Petunjuk Latihan -
- A) Menurut berita tentang sengketa lahan Desa Alim, berapa luas lahan desa yang ditanami kelapa sawit oleh PT. Tasma Puja?
- B) Ringkaslah paragraf yang diawali "Dijelaskannya, Masyarakat Desa Alim" dalam berita sengketa lahan Desa Alim tanpa menghilangkan fakta pokoknya.

Indragiri Hulu, Transparansi Indonesia.co.id Riau – Lahan Desa Alim, Kecamatan Batang Cenaku, Indragiri Hulu (Inhu), Riau, seluas lebih dari 200 Ha selama puluhan tahun ditanami tanaman Kelapa Sawit oleh PT. Tasma Puja.
Merasa lahan tersebut adalah milik (aset) Desa dan Warga Desa Alim, melalui Tim Kuasa Hukum, B. Fransisco Butar Butar, S.H, Kepala Desa Alim, Ketua Adat, Tokoh Pemuda, Ketua BPD dan lainnya memberikan Kuasa Hukum untuk mengurus permasalahan tersebut.
“2 kali Kita berikan Somasi kepada PT Tasma Puja dan pemberitahuan kepada Kapolsek Batang Cenaku, Camat Batang Cenaku melalui surat tembusan bahwa Tim Kuasa Hukum akan menguasai fisik lahan Desa Alim yang ditanami Kelapa Sawit oleh PT. Tasma Puja,” ujar Butar Butar beberapa minggu yang lalu.
Dijelaskannya, Masyarakat Desa Alim tidak pernah memberikan/menyerahkan tanahnya kepada PT Tasma Puja untuk ditanami kelapa sawit. Akan tetapi di lapangan, hampir seluruh lahan Desa Alim sudah ditanami tanaman kelapa sawit dan selama puluhan tahun hasil panennya dinikmati PT. Tasma Puja.

Daftar Entri -
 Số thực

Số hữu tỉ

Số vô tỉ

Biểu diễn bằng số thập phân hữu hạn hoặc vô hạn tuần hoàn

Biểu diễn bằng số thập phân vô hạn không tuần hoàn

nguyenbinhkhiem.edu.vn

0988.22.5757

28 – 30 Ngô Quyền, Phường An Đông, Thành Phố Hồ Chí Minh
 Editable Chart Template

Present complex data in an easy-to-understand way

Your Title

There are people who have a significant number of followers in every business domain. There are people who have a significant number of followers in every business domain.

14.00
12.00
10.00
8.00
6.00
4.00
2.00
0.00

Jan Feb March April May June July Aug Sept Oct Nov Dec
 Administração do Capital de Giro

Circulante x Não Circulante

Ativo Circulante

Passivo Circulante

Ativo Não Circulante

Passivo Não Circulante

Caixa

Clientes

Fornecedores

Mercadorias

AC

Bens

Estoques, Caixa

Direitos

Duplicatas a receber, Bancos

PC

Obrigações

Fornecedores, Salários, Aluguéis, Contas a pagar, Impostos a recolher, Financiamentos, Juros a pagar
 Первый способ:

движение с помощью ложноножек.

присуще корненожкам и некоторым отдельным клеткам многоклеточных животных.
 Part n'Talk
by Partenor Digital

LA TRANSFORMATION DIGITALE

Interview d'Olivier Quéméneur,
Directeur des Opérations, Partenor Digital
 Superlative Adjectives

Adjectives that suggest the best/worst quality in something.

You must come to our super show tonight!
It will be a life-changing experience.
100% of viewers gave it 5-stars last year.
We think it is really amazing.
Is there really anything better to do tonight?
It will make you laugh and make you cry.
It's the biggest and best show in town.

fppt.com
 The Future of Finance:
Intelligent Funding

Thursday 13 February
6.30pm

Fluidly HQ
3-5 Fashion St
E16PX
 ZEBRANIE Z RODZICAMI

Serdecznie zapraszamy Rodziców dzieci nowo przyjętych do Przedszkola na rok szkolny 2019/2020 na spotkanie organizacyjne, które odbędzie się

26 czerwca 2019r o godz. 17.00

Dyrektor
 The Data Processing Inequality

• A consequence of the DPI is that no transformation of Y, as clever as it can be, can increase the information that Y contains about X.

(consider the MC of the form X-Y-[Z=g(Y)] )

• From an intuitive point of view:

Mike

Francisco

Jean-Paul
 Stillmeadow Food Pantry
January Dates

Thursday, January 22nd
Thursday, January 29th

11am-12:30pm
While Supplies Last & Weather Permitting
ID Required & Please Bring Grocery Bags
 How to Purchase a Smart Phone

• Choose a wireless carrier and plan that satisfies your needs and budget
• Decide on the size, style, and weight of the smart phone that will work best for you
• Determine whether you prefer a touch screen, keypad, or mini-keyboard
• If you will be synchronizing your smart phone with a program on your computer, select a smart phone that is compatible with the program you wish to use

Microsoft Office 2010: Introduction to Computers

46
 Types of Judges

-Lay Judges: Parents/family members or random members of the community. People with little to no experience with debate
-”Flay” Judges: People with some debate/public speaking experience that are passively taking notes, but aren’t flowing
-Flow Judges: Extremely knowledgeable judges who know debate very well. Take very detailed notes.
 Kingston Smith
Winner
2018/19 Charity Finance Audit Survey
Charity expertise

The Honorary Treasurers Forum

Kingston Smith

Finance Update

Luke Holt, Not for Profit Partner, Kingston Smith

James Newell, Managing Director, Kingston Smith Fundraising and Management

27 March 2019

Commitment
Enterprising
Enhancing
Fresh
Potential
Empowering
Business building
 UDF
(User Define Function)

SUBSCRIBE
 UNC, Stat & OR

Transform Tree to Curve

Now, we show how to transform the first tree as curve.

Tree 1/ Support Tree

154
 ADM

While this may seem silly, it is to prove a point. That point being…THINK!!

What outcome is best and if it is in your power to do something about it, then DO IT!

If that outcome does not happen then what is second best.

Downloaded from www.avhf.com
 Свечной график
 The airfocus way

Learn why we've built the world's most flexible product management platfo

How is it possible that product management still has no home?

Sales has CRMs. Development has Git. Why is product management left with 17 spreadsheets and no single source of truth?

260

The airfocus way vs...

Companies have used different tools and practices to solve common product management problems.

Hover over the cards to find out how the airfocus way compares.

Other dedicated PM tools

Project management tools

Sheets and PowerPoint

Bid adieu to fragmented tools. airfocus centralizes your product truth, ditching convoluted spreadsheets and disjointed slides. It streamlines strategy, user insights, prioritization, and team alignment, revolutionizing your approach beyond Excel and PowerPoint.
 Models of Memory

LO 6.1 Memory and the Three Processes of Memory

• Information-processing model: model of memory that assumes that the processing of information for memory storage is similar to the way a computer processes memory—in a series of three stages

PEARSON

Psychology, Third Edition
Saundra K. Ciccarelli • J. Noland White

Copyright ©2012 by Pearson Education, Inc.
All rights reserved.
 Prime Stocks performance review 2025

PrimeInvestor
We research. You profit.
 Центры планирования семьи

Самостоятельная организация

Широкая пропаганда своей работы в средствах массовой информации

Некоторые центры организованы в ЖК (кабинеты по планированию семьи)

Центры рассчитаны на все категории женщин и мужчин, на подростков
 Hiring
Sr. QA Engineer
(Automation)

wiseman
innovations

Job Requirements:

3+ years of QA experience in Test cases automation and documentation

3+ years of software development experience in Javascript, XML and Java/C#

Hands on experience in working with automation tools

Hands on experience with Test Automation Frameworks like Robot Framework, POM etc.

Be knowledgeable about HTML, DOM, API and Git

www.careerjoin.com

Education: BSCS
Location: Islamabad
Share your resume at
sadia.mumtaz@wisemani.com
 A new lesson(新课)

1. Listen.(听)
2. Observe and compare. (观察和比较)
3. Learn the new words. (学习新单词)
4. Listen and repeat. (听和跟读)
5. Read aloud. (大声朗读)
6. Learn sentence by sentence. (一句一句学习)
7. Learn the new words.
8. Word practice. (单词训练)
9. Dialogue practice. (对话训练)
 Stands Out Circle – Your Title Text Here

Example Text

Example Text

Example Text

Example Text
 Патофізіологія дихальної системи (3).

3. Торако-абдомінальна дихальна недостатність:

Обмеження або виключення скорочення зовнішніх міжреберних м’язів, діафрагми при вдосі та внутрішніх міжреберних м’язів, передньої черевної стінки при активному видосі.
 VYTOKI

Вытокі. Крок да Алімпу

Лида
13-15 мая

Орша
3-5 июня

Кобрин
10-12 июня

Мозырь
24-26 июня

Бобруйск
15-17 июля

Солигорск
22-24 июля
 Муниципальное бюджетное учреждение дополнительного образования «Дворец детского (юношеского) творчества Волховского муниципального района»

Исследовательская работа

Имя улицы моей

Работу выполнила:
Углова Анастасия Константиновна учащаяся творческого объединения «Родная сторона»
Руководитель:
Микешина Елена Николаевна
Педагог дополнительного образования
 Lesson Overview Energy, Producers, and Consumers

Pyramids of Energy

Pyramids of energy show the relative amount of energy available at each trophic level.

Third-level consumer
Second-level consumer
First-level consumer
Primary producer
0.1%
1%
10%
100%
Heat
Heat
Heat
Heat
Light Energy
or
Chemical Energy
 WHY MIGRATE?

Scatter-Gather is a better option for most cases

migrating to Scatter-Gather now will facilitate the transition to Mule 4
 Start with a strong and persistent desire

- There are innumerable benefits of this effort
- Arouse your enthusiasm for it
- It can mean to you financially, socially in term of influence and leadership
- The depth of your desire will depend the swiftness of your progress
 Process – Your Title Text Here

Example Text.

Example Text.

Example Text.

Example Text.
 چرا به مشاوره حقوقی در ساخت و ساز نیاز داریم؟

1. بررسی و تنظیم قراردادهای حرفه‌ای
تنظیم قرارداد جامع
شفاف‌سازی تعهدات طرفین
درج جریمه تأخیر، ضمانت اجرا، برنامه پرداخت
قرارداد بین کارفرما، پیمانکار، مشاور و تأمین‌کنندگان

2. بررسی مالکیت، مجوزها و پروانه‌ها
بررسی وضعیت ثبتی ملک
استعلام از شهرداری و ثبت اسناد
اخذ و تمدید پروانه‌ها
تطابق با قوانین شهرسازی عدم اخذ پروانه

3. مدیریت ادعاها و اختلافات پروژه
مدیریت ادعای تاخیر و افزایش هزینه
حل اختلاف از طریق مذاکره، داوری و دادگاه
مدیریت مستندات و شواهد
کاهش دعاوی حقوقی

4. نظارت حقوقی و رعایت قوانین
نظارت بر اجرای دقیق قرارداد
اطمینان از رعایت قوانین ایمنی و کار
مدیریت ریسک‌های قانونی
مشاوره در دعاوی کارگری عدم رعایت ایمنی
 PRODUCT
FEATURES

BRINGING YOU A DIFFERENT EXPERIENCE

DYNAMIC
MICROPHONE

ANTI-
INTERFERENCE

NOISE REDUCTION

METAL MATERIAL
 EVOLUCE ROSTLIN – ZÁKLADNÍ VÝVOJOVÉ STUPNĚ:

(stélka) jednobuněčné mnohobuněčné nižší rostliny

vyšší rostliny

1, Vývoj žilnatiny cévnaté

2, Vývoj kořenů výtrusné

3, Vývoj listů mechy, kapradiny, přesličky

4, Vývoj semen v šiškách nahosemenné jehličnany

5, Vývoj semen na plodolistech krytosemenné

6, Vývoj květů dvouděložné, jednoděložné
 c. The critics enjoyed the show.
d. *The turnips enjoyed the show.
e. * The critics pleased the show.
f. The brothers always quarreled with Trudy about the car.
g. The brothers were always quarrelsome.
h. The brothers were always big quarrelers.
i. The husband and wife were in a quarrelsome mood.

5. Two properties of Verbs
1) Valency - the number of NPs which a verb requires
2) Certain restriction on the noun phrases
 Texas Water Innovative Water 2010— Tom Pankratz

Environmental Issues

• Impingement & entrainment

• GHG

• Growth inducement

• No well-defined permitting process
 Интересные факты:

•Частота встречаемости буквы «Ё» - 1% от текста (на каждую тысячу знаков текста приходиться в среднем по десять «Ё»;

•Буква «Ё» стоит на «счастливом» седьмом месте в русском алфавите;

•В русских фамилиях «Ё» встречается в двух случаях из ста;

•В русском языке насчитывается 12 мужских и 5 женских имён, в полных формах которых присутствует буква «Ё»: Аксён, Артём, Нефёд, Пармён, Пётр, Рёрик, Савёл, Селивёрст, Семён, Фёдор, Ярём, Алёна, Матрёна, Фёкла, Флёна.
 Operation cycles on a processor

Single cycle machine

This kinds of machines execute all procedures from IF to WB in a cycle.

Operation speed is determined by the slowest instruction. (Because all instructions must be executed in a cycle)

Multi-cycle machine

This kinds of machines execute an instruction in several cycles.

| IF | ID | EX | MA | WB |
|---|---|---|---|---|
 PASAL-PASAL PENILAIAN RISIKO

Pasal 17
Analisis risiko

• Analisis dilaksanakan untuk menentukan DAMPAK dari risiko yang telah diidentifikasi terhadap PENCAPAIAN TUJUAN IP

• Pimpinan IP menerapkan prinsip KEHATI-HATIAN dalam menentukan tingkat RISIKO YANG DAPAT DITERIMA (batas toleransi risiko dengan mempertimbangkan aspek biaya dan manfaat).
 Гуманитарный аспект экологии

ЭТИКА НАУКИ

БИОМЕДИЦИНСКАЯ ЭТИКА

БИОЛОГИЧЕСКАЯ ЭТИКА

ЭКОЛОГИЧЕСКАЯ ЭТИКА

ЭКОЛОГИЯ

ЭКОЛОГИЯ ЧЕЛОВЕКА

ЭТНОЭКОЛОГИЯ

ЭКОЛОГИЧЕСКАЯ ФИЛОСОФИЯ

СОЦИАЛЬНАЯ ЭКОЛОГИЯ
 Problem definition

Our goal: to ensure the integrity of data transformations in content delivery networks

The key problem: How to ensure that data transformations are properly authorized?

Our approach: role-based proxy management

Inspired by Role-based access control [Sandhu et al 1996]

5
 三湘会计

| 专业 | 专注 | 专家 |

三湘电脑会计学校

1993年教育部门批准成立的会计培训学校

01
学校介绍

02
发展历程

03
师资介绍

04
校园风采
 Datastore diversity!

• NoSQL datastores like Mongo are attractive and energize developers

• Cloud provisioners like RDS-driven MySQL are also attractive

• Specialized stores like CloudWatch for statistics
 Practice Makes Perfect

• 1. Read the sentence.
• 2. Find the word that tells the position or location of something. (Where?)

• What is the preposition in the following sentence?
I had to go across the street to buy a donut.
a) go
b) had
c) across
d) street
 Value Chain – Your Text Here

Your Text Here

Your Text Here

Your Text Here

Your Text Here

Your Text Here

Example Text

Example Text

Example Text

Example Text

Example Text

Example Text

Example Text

Jawaban Latihan -
- A) Lebih dari 200 Ha.

- B) Masyarakat Desa Alim tidak pernah menyerahkan tanahnya kepada PT Tasma Puja untuk ditanami kelapa sawit. Namun, hampir seluruh lahan desa telah ditanami kelapa sawit, dan hasil panennya dinikmati perusahaan tersebut selama puluhan tahun.